#### PROVIDED PASSAGE:
========

Another Truss Reaction Question 4

[JStructsteel]

Truss reactions provided are as shown. What is the RL? I am thinking lateral, but not 100%. W=5"8 is that the bearing width?(2x6 top plate)

 

[rb1957]

I was trying to show that the assumed lateral loads seem proportional to the projected width of the roof.

I'd minimise the assumptions and ask the guy who did the work "what the eff do your numbers mean?"

another day in paradise, or is paradise one day closer ?

 

[Guest090822]

RL probably means "Roof Live Load"

 

[phamENG]

RL probably means "Roof Live Load"

Why would roof live load be both positive and negative?

"Reaction, Lateral" seems to make the most sens to me.

 

[Guest090822]

Since we are all guessing I had nothing to lose LOL

 

[RontheRedneck]

Guess I'm a bit late on this one.

As you already figured out, it's a horizontal reaction from a wind load case. I don't see any reason to think it's from a drag truss load.

FYI - A truss designer doesn't set up the wind load cases. We pick out the code (like IRC 2018) the MPH, and the exposure. The software sets up several wind load cases.

And I can tell you from experience they don't really effect the design of the trusses themselves very much. It might add CLBs in the webs of really long trusses. In very tall, steep pitched trusses it might possibly change a plate size. But not often.

Mainly it produced an uplift value on the truss drawings. We send a packet of truss drawings to jobsites with every load. Which the framer promptly throws in the trash.

========

#### RAW DATA:

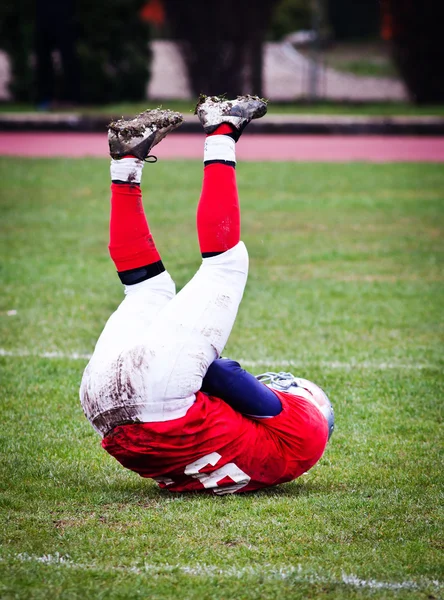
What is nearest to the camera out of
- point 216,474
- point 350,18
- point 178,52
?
point 216,474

========

#### EXERCISE SET:
• A. Please list every distinct username that posts in the truss reaction thread.
• B. Write the next stretch of the truss reaction thread, picking up right after its last sentence.
The listing has nothing to do with this and can be set aside.

#### THE ANSWERS:
• A. JStructsteel, rb1957, Guest090822, phamENG, RontheRedneck

• B.
In cases where tie-downs are installed, they're rarely installed correctly. So to me it's largely a waste of time to have wind loads. I realize things might be different in areas where they have building codes and inspections. But not where I work.

 

[phamENG]

Ron - here in (or rather on the edge of) hurricane country, we take those things a bit more seriously. If an inspector walks on a job site with trusses and the truss package isn't there, he'll shut them down until they get them with the approved permit set (and they'd better have a permit approval stamp on them, too). Permits aren't approved without finalized truss packages. Further south they're even more strict (and rightfully so).

The hurricane ties are another story. I agree they are often installed incorrectly - either the clip itself or the load path. Everyone loves to install them on the interior, but have no additional hardware. If the truss span is less than about 24' that might still be okay for some of the building, but not typically at the corners. And even if they put them on the outside, nobody really understands what is required to call the sheathing an uplift load path...especially if it's doing double duty as a shear/braced wall.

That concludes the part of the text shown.